===== SUPPLIED MATERIAL =====
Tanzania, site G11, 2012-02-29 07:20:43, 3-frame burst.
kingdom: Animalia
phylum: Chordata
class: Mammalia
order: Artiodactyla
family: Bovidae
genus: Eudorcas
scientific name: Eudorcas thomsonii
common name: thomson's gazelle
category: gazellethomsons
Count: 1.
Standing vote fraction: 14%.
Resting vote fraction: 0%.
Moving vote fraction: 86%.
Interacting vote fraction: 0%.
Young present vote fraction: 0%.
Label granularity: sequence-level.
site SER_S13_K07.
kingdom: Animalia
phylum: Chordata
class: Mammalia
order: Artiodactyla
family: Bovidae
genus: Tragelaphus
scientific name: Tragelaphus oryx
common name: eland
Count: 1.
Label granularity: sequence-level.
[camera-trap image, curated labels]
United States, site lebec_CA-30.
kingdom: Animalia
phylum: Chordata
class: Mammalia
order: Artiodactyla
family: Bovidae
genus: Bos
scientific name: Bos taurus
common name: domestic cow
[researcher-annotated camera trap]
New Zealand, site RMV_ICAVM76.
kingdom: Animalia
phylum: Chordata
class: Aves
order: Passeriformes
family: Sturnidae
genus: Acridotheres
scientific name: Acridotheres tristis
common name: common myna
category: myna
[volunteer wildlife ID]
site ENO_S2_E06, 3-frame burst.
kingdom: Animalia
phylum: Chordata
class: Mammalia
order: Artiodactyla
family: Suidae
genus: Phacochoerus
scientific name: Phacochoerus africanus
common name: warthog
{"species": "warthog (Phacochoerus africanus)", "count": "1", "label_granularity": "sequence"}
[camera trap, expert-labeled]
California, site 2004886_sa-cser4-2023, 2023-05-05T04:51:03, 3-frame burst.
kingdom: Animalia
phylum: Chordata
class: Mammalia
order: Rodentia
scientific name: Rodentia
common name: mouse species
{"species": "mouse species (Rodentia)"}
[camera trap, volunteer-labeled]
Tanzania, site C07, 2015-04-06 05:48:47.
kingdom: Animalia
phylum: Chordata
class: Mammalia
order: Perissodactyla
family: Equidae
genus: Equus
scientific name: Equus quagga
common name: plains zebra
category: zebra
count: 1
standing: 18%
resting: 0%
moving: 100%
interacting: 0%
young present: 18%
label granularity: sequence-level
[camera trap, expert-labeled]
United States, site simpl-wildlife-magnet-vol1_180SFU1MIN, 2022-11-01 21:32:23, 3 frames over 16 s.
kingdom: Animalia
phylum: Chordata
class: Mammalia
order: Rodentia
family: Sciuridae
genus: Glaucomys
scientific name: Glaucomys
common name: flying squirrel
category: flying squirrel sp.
=====
WORK ORDER: Reprint every entry exactly.

YOUR SOLUTION:
Tanzania, site G11, 2012-02-29 07:20:43, 3-frame burst.
kingdom: Animalia
phylum: Chordata
class: Mammalia
order: Artiodactyla
family: Bovidae
genus: Eudorcas
scientific name: Eudorcas thomsonii
common name: thomson's gazelle
category: gazellethomsons
Count: 1.
Standing vote fraction: 14%.
Resting vote fraction: 0%.
Moving vote fraction: 86%.
Interacting vote fraction: 0%.
Young present vote fraction: 0%.
Label granularity: sequence-level.
site SER_S13_K07.
kingdom: Animalia
phylum: Chordata
class: Mammalia
order: Artiodactyla
family: Bovidae
genus: Tragelaphus
scientific name: Tragelaphus oryx
common name: eland
Count: 1.
Label granularity: sequence-level.
[camera-trap image, curated labels]
United States, site lebec_CA-30.
kingdom: Animalia
phylum: Chordata
class: Mammalia
order: Artiodactyla
family: Bovidae
genus: Bos
scientific name: Bos taurus
common name: domestic cow
[researcher-annotated camera trap]
New Zealand, site RMV_ICAVM76.
kingdom: Animalia
phylum: Chordata
class: Aves
order: Passeriformes
family: Sturnidae
genus: Acridotheres
scientific name: Acridotheres tristis
common name: common myna
category: myna
[volunteer wildlife ID]
site ENO_S2_E06, 3-frame burst.
kingdom: Animalia
phylum: Chordata
class: Mammalia
order: Artiodactyla
family: Suidae
genus: Phacochoerus
scientific name: Phacochoerus africanus
common name: warthog
{"species": "warthog (Phacochoerus africanus)", "count": "1", "label_granularity": "sequence"}
[camera trap, expert-labeled]
California, site 2004886_sa-cser4-2023, 2023-05-05T04:51:03, 3-frame burst.
kingdom: Animalia
phylum: Chordata
class: Mammalia
order: Rodentia
scientific name: Rodentia
common name: mouse species
{"species": "mouse species (Rodentia)"}
[camera trap, volunteer-labeled]
Tanzania, site C07, 2015-04-06 05:48:47.
kingdom: Animalia
phylum: Chordata
class: Mammalia
order: Perissodactyla
family: Equidae
genus: Equus
scientific name: Equus quagga
common name: plains zebra
category: zebra
count: 1
standing: 18%
resting: 0%
moving: 100%
interacting: 0%
young present: 18%
label granularity: sequence-level
[camera trap, expert-labeled]
United States, site simpl-wildlife-magnet-vol1_180SFU1MIN, 2022-11-01 21:32:23, 3 frames over 16 s.
kingdom: Animalia
phylum: Chordata
class: Mammalia
order: Rodentia
family: Sciuridae
genus: Glaucomys
scientific name: Glaucomys
common name: flying squirrel
category: flying squirrel sp.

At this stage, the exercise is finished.